> [Selected passage]:
# Imports

In this competition, our goal is to detect crown-of-thorns starfish which has become a great threat to the Great Barrier Reef. We have to make a model that is able to detect those starfish in real time. Predictions are done in the form of bounding boxes. An image can have one or more bounding boxes that represent the object, starfish. Our goal is to evaluate the images in the same order as they were recorded in the video.   
##### **Reference kernel**

Thank you for sharing your work. 

- [Kernel 1](https://www.kaggle.com/werooring/basic-eda-starter-for-everyone/notebook)
- [Kernel 2](https://www.kaggle.com/matthieubritoantunes/great-barrier-reef-exploratory-data-analysis)
- [Kernel 3](https://www.kaggle.com/kartik2khandelwal/data-analysis-and-prediction)
- [Kernel 4](https://www.kaggle.com/sarabhian/gbr-extremely-beginner-level-guide-1#%F0%9F%90%A0%F0%9F%90%9F%F0%9F%90%A1%F0%9F%A6%91%F0%9F%90%99%F0%9F%A6%88%F0%9F%90%AC%F0%9F%90%B3%F0%9F%90%8B%F0%9F%A6%80%F0%9F%90%9A%F0%9F%8F%8A%E2%80%8D%E2%99%80%EF%B8%8F%F0%9F%8D%80%E2%98%98%F0%9F%92%BA%F0%9F%9A%A4%E2%9A%93%F0%9F%8F%9D%F0%9F%8C%8A%F0%9F%8C%8A-%F0%9F%90%A0%F0%9F%90%9F%F0%9F%90%A1)
- [Kernel 5](https://www.kaggle.com/sjyangkevin/eda-bouding-box-analysis-annotated-videos)

In [None]:
import warnings
warnings.filterwarnings('ignore')

import random
import numpy as np
import pandas as pd
import seaborn as sns
import matplotlib
import ast
import matplotlib.image as mpimg
import matplotlib.pyplot as plt

pd.set_option('display.max_colwidth',None)

# 📊 Exploratory Data Analysis | EDA 👩‍💻 

In [None]:
train = pd.read_csv('../input/tensorflow-great-barrier-reef/train.csv')
test = pd.read_csv('../input/tensorflow-great-barrier-reef/test.csv')
sample_submission = pd.read_csv('../input/tensorflow-great-barrier-reef/example_sample_submission.csv')

> [Aim of the exercise]:
Carry on the crown-of-thorns starfish notebook from the point where it stops. The records further down were taken from a different source.

> [Extracted information]:
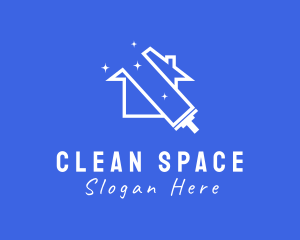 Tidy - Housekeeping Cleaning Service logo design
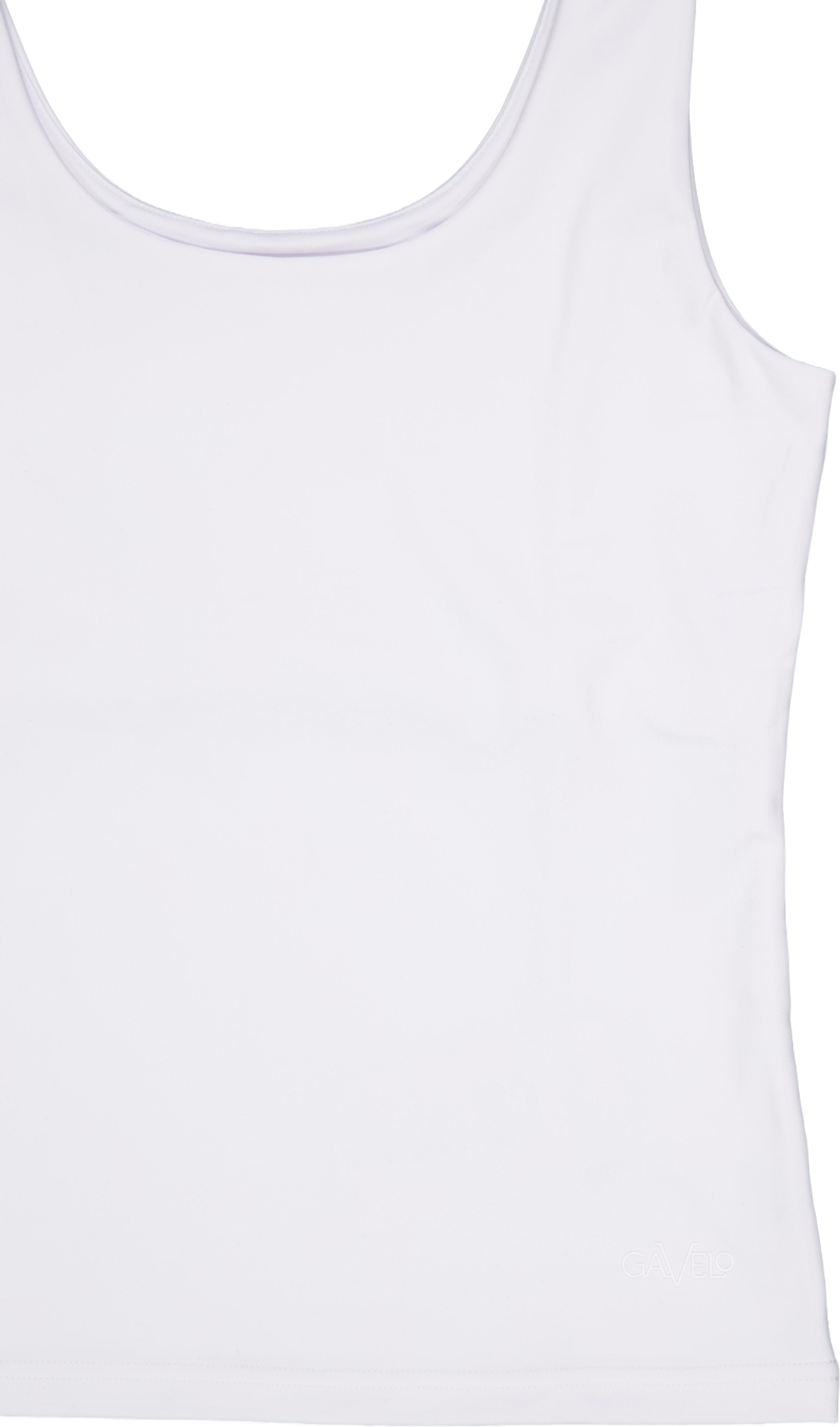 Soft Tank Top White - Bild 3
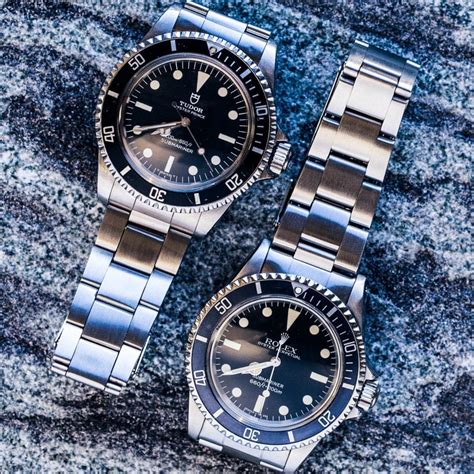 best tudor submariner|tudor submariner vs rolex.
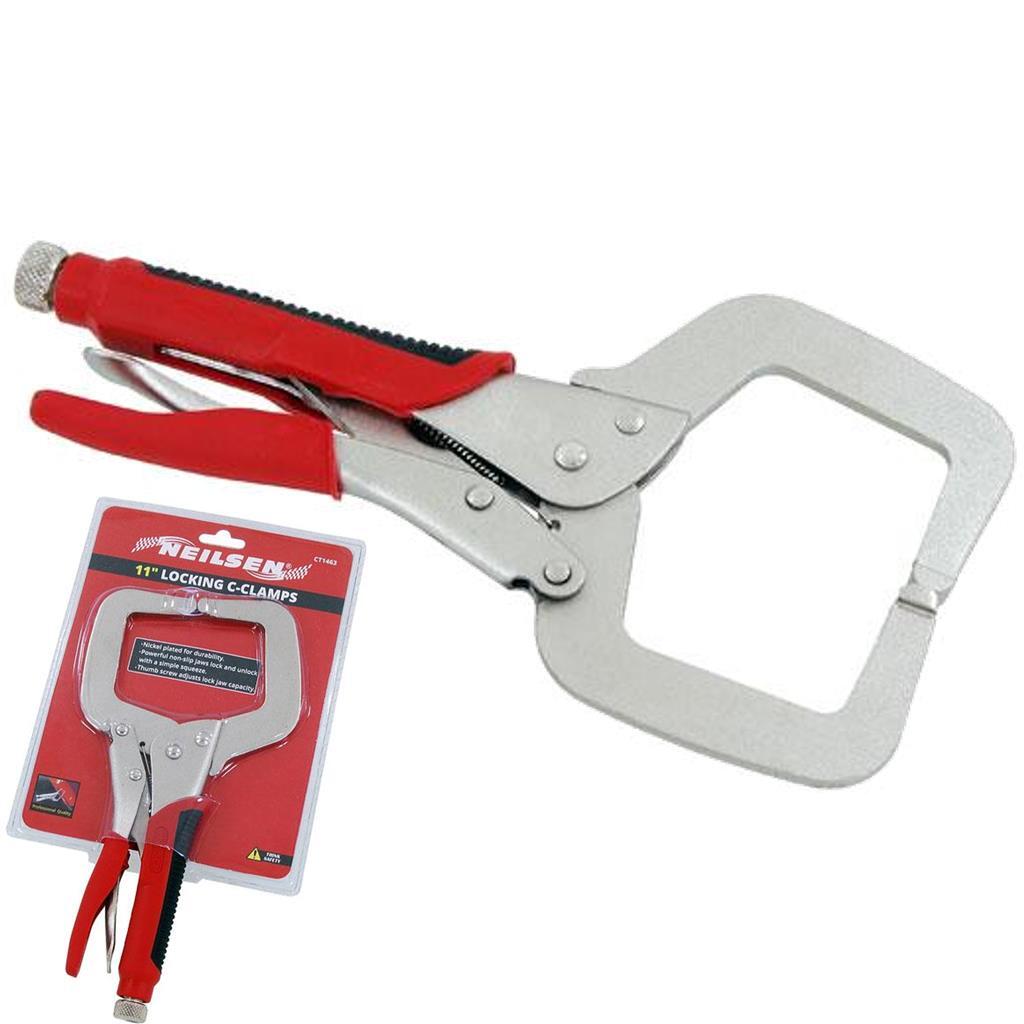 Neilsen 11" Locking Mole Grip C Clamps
---
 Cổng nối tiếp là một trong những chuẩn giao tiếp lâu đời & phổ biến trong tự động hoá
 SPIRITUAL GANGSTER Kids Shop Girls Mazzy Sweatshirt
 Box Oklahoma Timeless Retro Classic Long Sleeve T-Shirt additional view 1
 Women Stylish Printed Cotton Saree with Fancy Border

> [Written response]:
In [None]:
train.head(2)

In [None]:
test.head()

In [None]:
print('train dataset shape: ', train.shape)
print('test dataset shape: ', test.shape)
print('\n')
print('submission dataset shape: ', sample_submission.shape)
print('\n')
print('train dataset Info: ', train.info())
print('test dataset Info: ', test.info())

In [None]:
plt.figure(figsize=(10,5))
sns.heatmap(train.isna(), cbar=False)

there are no nulls detected!

In [None]:
train.dtypes

The number of `video_frame` per video

In [None]:
train.groupby('video_id')['video_frame'].count()

Checking out the `video_id` distribution / number of unique videos

In [None]:
plt.figure(figsize=(10,5))
sns.set_palette("pastel")
sns.histplot(data=train, x='video_id', kde = True)
plt.axvline(train['video_id'].mean(),c = 'red', ls = '--', lw = 3)

it can be seen that we are spanning over 3 different videos

### Adding image path from the `greatbarrierreef` folder to the dataset

I would also like to see how those images look like so I will choose a random `video_id` and a random `image_id` from the `train` dataset

In [None]:
train['image_path'] = '../input/tensorflow-great-barrier-reef/train_images/video_'+train['video_id'].astype(str)+'/'+train['image_id'].apply(lambda x: x.split('-')[1])+'.jpg'

In [None]:
train.tail()

### Plotting random image 🐠

In [None]:
rows, cols = 2, 2
fig, axs = plt.subplots(rows, cols, figsize=(12,10))
fig.subplots_adjust(top = 0.99, bottom=0.01, hspace=-0.6, wspace=0.4)
for i,ax in zip(train, axs.ravel()):
  random_image = random.randint(0,len(train)-1)
  img = mpimg.imread(train['image_path'][random_image])
  ax.imshow(img)
  ax.axis('off')
  ax.set_title(f'Image ID: {train["image_id"][random_image]}',{'fontsize': 20})

### All About Decoding `Annotations`
Exploring `annotations`

Annotations have the following format: (there can be multiple records in one list)
> [{'x': 645, 'y': 182, 'width': 41, 'height': 45}]

where,

- '645' -- x coordinate
- '182' -- x coordinate
- '41'  -- width of the box
- '45'  -- height of the box

In [None]:
len(train['annotations'])  

In [None]:
train['annotations'].dtype

In [None]:
train.annotations.describe()

Unique `annotations`

In [None]:
train.annotations.unique()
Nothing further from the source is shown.